-- start of Information given --

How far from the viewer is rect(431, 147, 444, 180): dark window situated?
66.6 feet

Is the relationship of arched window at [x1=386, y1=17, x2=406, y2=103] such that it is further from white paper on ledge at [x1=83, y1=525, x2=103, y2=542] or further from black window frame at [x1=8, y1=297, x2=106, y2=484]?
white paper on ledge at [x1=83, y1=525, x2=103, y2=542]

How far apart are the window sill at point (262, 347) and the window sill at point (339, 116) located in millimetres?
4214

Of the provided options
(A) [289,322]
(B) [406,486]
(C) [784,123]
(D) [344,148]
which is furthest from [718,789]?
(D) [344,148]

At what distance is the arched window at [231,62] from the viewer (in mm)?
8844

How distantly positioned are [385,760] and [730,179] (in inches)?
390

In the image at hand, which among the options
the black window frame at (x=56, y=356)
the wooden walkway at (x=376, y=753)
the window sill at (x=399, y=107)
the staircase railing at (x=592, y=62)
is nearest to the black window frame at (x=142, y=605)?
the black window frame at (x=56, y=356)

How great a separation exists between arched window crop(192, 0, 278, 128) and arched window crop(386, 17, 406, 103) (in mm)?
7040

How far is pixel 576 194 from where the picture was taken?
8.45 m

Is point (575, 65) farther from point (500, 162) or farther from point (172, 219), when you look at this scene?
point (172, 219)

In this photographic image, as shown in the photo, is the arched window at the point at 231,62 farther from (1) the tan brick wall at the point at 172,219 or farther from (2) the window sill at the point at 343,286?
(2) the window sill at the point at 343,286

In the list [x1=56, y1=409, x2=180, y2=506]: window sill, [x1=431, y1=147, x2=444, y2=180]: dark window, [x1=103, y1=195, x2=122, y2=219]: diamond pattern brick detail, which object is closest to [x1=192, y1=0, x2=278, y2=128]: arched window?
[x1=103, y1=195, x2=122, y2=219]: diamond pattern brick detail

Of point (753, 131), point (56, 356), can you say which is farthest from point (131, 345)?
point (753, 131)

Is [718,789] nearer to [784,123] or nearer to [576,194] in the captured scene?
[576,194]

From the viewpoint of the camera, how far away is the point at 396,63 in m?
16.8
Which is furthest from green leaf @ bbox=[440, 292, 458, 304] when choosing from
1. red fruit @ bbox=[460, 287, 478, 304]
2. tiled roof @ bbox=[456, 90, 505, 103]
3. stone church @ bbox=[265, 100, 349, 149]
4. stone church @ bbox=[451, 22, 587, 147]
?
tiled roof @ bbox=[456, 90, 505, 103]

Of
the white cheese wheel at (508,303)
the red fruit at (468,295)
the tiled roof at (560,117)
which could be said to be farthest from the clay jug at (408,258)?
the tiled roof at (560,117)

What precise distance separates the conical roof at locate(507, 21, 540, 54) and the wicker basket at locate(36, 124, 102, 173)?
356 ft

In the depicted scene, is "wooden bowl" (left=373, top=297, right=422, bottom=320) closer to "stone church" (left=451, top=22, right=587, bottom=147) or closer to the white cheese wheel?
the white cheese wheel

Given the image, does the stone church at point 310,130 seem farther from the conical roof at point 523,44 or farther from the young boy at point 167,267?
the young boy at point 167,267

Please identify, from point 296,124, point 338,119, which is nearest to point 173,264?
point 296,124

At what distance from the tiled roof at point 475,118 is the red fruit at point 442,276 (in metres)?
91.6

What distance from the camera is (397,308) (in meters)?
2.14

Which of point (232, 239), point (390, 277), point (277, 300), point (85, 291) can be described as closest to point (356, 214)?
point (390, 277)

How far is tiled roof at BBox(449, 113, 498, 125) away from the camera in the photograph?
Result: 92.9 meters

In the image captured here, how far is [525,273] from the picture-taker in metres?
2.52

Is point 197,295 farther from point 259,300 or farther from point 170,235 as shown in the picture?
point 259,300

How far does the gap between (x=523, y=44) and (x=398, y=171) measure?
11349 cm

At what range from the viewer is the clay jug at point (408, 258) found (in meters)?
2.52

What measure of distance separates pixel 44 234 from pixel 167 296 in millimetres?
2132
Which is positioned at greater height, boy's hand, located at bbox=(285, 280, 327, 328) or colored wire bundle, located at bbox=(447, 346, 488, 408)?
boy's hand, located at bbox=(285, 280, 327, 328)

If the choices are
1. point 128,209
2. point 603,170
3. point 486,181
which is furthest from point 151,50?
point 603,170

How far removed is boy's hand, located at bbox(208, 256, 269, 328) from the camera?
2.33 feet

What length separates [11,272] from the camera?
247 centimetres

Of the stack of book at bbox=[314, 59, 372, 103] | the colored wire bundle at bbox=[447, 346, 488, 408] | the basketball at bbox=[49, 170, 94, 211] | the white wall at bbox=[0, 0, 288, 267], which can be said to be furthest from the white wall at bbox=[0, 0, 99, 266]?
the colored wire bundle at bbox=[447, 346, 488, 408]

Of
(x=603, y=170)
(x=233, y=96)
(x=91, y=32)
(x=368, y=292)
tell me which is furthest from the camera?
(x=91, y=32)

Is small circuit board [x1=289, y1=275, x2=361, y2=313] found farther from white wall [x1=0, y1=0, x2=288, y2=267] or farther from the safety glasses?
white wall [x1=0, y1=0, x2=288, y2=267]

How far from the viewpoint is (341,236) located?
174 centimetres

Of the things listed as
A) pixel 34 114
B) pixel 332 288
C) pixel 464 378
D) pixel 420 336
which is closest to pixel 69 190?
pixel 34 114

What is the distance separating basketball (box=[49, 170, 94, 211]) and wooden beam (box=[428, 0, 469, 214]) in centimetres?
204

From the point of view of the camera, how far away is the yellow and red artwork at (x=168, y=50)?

-- end of Information given --

Rewrite all of the records above, replacing "arched window" with "curved window" and leaving everything else unchanged.

How far from the viewer is rect(431, 147, 444, 180): dark window situated?
66.6 feet

Is the relationship of curved window at [x1=386, y1=17, x2=406, y2=103] such that it is further from white paper on ledge at [x1=83, y1=525, x2=103, y2=542] or further from black window frame at [x1=8, y1=297, x2=106, y2=484]?
white paper on ledge at [x1=83, y1=525, x2=103, y2=542]

How far apart are the window sill at point (262, 347) and the window sill at point (339, 116) located in millimetres?
4214

Of the provided options
(A) [289,322]
(B) [406,486]
(C) [784,123]
(D) [344,148]
which is furthest from [718,789]?
(D) [344,148]

At what distance is the curved window at [231,62] from the viewer (in mm)?
8844

How distantly positioned are [385,760] and [730,179] (in inches)?
390

In the image at hand, which among the options
the black window frame at (x=56, y=356)
the wooden walkway at (x=376, y=753)
the window sill at (x=399, y=107)
the staircase railing at (x=592, y=62)
is nearest to the black window frame at (x=142, y=605)?
the black window frame at (x=56, y=356)

How great a separation exists between curved window crop(192, 0, 278, 128) and curved window crop(386, 17, 406, 103) (in mm)?
7040

How far is pixel 576 194 from where the picture was taken?
8.45 m

Is point (575, 65) farther from point (500, 162) or farther from point (172, 219), when you look at this scene?
point (172, 219)

In this photographic image, as shown in the photo, is the curved window at the point at 231,62 farther from (1) the tan brick wall at the point at 172,219 or farther from (2) the window sill at the point at 343,286?
(2) the window sill at the point at 343,286

In the list [x1=56, y1=409, x2=180, y2=506]: window sill, [x1=431, y1=147, x2=444, y2=180]: dark window, [x1=103, y1=195, x2=122, y2=219]: diamond pattern brick detail, which object is closest to [x1=192, y1=0, x2=278, y2=128]: curved window?
[x1=103, y1=195, x2=122, y2=219]: diamond pattern brick detail

Of point (753, 131), point (56, 356), can you say which is farthest from point (131, 345)?
point (753, 131)

Is [718,789] nearer to [784,123] or nearer to [576,194] in the captured scene?
[576,194]

From the viewpoint of the camera, how far away is the point at 396,63 in m?
16.8
Which is furthest from green leaf @ bbox=[440, 292, 458, 304] when choosing from
1. red fruit @ bbox=[460, 287, 478, 304]
2. tiled roof @ bbox=[456, 90, 505, 103]
3. stone church @ bbox=[265, 100, 349, 149]
4. stone church @ bbox=[451, 22, 587, 147]
?
tiled roof @ bbox=[456, 90, 505, 103]

Of
the white cheese wheel at (508,303)
the red fruit at (468,295)
the tiled roof at (560,117)
which could be said to be farthest from the clay jug at (408,258)?
the tiled roof at (560,117)

What precise distance separates the conical roof at locate(507, 21, 540, 54) and the wicker basket at locate(36, 124, 102, 173)?
356 ft

In the depicted scene, is "wooden bowl" (left=373, top=297, right=422, bottom=320) closer to "stone church" (left=451, top=22, right=587, bottom=147) or closer to the white cheese wheel?
the white cheese wheel

Given the image, does the stone church at point 310,130 seem farther from the conical roof at point 523,44 or farther from the young boy at point 167,267?
the young boy at point 167,267

Please identify, from point 296,124, point 338,119, which is nearest to point 173,264?
point 296,124

At what distance from the tiled roof at point 475,118 is the red fruit at point 442,276 (in metres)?
91.6

What distance from the camera is (397,308) (in meters)?
2.14

Which of point (232, 239), point (390, 277), point (277, 300), point (85, 291) can be described as closest to point (356, 214)?
point (390, 277)

How far is tiled roof at BBox(449, 113, 498, 125) away from the camera in the photograph?
Result: 92.9 meters

In the image captured here, how far is [525,273] from the picture-taker in metres?
2.52

Is point 197,295 farther from point 259,300 or farther from point 170,235 as shown in the picture?
point 259,300

How far does the gap between (x=523, y=44) and (x=398, y=171) measure?
11349 cm

At what range from the viewer is the clay jug at point (408, 258) found (in meters)?
2.52

What measure of distance separates pixel 44 234 from pixel 167 296 in millimetres?
2132
Which is positioned at greater height, boy's hand, located at bbox=(285, 280, 327, 328) or colored wire bundle, located at bbox=(447, 346, 488, 408)?
boy's hand, located at bbox=(285, 280, 327, 328)

If the choices are
1. point 128,209
2. point 603,170
3. point 486,181
which is furthest from point 151,50?
point 603,170

How far removed is boy's hand, located at bbox(208, 256, 269, 328) from the camera?
2.33 feet

What length separates [11,272] from the camera?
247 centimetres

Of the stack of book at bbox=[314, 59, 372, 103] | the colored wire bundle at bbox=[447, 346, 488, 408] | the basketball at bbox=[49, 170, 94, 211] | the white wall at bbox=[0, 0, 288, 267], which can be said to be furthest from the white wall at bbox=[0, 0, 99, 266]?
the colored wire bundle at bbox=[447, 346, 488, 408]

Of
(x=603, y=170)
(x=233, y=96)
(x=91, y=32)
(x=368, y=292)
tell me which is furthest from the camera?
(x=91, y=32)

Is small circuit board [x1=289, y1=275, x2=361, y2=313] found farther from white wall [x1=0, y1=0, x2=288, y2=267] or farther from the safety glasses?
white wall [x1=0, y1=0, x2=288, y2=267]

How far from the viewpoint is (341,236) located?
174 centimetres

Of the things listed as
A) pixel 34 114
B) pixel 332 288
C) pixel 464 378
D) pixel 420 336
which is closest to pixel 69 190?
pixel 34 114

What is the distance separating basketball (box=[49, 170, 94, 211]) and wooden beam (box=[428, 0, 469, 214]) in centimetres?
204

From the point of view of the camera, how far away is the yellow and red artwork at (x=168, y=50)?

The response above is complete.